To avoid that sense of aimlessness, that feeling of being lost and without purpose, I will do anything to recklessly seek purpose, perhaps with the purpose wrecking poison itself that leads only to greater lostness. My aim is to live in those the depths, but it is a daily struggle. Instead of mourning the alienation that begins the day, I work to understand it, to overcome it, and to get beneath it. And sometimes simply to sit in it, to sit in the distance like the traveler sits on the southbound train, a fierce light in his eyes, beholding the horizon he is held by, the horizon that calls him onwards. My discipline must be stronger than my self-pity, my desire to wake up stronger than my desire to stay asleep. If my body is awake but I stay unaware of my deeper nature, I might as well stay sleeping. It comes to the same thing. Either way, I am dreaming, not fully awake, and not even half-alive.
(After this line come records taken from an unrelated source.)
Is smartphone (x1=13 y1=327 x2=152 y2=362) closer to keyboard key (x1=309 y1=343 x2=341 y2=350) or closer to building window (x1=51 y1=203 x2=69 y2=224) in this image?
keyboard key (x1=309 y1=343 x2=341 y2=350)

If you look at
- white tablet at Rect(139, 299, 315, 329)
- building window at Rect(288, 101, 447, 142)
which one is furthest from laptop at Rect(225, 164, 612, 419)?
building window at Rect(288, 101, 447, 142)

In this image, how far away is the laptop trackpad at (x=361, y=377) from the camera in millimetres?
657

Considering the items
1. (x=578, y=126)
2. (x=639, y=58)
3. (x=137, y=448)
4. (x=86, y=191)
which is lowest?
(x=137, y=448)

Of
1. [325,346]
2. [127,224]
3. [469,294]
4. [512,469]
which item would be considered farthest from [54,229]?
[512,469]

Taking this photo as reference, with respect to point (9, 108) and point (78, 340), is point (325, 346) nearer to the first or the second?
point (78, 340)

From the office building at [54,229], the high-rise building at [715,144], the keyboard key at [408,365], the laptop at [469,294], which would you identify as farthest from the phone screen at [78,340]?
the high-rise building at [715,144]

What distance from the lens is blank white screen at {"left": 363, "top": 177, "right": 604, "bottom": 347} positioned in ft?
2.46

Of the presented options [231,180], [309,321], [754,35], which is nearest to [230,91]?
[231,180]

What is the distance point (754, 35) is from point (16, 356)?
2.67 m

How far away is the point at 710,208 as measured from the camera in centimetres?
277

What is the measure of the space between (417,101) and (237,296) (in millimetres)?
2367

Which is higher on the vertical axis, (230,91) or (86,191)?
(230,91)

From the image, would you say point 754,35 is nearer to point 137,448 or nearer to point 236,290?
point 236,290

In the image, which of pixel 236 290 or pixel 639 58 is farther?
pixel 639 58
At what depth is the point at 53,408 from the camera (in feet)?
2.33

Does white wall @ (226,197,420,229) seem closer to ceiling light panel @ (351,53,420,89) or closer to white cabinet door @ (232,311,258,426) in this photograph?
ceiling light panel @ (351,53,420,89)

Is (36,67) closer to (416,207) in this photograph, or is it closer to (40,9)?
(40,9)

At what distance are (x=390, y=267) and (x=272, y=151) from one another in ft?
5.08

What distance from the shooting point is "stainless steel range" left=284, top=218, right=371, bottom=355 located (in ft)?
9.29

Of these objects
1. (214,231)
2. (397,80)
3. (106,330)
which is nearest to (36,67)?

I am alive to the extent that I am awake; to the extent that I am connected with what I consider to be my deepest, most essential Self. Without a connection to that power, without feeling myself to be that power, or without feeling that power to be within me, nothing I do can make any difference at all. I can do nothing alone, without that power, but I can also do nothing without admitting and welcoming authentic aloneness. All true doing comes from being truly alone. Though I might be in the midst of an aimless material civilization, surrounded by crowds of people; though I might be a stranger, far away from any friend or relative; though I might be utterly alone, if I welcome the aloneness, I am welcomed home.